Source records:
[BEGIN]

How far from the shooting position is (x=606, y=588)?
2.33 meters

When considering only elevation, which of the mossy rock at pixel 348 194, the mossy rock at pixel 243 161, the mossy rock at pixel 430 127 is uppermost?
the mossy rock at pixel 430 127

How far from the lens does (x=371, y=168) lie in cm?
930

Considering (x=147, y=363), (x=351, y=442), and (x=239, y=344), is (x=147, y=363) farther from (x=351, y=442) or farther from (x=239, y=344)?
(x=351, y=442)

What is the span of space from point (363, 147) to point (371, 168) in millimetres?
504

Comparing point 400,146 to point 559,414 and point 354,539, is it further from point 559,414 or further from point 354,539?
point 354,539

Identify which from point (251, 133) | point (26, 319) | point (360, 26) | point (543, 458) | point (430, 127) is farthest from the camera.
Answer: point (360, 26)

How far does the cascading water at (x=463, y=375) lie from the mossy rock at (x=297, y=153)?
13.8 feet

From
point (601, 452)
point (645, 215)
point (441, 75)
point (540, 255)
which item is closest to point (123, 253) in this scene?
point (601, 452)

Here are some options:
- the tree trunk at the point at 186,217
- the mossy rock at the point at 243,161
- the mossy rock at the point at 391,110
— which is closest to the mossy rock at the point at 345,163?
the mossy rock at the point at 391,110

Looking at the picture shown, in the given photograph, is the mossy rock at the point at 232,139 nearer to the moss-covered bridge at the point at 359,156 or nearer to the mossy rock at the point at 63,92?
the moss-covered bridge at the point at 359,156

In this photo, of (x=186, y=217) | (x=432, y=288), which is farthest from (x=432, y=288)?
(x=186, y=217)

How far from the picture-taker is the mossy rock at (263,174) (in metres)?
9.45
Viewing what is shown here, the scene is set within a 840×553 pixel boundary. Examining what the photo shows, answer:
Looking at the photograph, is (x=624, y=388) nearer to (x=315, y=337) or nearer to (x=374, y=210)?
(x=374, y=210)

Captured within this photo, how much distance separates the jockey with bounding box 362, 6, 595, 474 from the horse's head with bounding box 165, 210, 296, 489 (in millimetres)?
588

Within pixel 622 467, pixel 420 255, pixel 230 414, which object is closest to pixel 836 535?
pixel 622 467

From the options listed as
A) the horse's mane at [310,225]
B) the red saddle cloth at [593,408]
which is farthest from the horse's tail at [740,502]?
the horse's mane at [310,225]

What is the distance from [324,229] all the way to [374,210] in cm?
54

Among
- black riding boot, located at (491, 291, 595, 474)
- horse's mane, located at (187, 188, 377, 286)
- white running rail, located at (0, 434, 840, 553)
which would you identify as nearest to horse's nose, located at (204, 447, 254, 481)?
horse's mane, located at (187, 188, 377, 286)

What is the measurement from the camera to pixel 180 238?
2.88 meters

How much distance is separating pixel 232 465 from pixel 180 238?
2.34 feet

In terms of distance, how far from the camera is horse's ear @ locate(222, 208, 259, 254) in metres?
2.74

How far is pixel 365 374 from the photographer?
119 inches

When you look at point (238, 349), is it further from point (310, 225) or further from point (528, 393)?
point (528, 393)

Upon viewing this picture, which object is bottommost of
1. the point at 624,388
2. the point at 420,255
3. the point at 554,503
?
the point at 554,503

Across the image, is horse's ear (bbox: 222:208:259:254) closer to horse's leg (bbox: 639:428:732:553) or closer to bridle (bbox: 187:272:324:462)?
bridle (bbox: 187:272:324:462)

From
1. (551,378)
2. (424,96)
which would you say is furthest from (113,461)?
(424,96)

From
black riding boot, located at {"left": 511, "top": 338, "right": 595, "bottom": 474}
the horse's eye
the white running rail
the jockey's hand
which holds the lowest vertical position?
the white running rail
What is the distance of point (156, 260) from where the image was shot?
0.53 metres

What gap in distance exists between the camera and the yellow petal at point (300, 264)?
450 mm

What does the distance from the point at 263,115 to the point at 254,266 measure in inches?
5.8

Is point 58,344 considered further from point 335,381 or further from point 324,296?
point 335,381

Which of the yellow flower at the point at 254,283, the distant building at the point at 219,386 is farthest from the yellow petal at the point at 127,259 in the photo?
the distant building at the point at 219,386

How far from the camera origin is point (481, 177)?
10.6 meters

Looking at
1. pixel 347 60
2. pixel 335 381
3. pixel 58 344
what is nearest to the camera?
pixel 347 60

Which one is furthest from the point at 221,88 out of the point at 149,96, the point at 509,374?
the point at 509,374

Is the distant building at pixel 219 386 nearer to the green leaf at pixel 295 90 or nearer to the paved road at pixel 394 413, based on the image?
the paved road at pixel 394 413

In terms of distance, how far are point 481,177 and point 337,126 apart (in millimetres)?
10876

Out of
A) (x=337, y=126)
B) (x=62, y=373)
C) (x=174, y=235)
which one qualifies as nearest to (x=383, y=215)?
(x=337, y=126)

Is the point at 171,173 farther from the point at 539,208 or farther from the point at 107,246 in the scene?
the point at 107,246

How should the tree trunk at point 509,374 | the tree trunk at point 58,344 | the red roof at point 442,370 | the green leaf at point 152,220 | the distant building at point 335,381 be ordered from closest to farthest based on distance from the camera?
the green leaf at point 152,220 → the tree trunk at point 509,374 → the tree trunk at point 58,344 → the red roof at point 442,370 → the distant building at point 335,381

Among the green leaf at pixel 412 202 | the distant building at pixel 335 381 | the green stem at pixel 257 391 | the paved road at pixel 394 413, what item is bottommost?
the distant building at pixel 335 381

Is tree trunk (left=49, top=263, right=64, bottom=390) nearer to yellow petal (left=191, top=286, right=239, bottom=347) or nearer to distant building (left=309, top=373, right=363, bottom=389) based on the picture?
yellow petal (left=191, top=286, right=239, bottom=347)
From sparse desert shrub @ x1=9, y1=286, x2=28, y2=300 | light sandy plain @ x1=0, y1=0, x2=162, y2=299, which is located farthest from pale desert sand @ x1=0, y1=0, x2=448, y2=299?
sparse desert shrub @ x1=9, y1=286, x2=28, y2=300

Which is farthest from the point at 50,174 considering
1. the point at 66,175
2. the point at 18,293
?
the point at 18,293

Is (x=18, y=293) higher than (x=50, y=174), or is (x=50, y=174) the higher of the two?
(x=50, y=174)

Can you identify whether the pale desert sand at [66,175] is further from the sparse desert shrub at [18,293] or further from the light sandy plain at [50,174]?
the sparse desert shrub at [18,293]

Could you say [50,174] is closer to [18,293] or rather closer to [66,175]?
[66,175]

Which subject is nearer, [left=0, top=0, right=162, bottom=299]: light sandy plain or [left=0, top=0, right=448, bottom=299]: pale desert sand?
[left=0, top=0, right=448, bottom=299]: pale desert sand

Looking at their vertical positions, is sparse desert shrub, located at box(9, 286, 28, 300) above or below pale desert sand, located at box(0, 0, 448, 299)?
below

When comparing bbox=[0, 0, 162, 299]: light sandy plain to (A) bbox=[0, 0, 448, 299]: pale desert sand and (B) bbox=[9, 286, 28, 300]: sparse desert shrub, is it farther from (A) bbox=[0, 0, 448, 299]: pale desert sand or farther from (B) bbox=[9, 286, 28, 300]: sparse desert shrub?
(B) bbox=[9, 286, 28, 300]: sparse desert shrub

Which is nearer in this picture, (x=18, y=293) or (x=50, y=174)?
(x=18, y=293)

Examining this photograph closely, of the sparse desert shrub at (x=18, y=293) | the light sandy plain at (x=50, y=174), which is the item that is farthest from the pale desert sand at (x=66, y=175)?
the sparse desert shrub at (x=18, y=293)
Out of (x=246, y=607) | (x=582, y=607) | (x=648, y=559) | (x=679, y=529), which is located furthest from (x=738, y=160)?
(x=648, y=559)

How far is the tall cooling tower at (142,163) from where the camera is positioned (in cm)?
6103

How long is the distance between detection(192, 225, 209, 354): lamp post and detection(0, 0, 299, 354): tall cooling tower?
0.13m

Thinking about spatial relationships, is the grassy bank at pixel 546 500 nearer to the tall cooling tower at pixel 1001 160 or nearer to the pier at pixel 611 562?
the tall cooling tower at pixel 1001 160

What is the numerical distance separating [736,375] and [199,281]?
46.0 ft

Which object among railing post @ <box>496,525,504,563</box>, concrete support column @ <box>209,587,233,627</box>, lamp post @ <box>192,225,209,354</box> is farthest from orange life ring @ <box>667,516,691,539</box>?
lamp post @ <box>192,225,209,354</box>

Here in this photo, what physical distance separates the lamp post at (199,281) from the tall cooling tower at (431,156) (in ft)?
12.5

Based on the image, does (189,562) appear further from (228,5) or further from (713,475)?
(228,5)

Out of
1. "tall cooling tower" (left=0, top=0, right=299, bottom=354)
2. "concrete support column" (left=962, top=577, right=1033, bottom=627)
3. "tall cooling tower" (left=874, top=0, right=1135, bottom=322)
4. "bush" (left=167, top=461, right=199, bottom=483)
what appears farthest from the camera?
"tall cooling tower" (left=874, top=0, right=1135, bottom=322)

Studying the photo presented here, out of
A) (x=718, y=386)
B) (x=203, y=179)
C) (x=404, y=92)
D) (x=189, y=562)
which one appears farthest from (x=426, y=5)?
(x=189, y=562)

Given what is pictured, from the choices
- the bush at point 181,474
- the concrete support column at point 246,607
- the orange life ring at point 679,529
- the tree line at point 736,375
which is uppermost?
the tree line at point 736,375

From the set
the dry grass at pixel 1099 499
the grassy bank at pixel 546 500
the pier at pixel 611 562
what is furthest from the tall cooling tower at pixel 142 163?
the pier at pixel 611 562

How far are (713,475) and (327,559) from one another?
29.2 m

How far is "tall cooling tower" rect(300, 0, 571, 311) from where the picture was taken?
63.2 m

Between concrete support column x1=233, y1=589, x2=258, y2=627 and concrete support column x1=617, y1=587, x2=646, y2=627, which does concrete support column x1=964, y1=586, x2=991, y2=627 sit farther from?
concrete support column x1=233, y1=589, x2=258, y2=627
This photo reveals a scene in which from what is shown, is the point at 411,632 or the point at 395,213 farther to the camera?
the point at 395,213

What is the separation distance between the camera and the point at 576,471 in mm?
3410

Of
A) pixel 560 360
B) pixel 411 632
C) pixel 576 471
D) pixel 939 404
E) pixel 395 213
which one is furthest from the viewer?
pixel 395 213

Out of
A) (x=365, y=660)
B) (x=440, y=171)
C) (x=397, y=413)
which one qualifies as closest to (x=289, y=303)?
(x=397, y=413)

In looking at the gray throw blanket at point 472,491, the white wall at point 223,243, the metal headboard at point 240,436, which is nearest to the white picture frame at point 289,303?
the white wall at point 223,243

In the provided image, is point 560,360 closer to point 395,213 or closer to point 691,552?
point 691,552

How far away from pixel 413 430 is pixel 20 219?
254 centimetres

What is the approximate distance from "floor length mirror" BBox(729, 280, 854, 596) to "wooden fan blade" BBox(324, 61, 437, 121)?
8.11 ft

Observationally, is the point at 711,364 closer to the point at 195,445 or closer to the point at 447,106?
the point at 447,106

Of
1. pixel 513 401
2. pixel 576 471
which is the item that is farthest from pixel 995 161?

[END]

Goal of the exercise:
Arrange the lines of the entries above as a numbered list, from the line that contains "How should the" through the line that contains "the green leaf at point 152,220 →", leaving out any blank lines.

Completed exercise:
1. How should the tree trunk at point 509,374 | the tree trunk at point 58,344 | the red roof at point 442,370 | the green leaf at point 152,220 | the distant building at point 335,381 be ordered from closest to farthest based on distance from the camera?
2. the green leaf at point 152,220 → the tree trunk at point 509,374 → the tree trunk at point 58,344 → the red roof at point 442,370 → the distant building at point 335,381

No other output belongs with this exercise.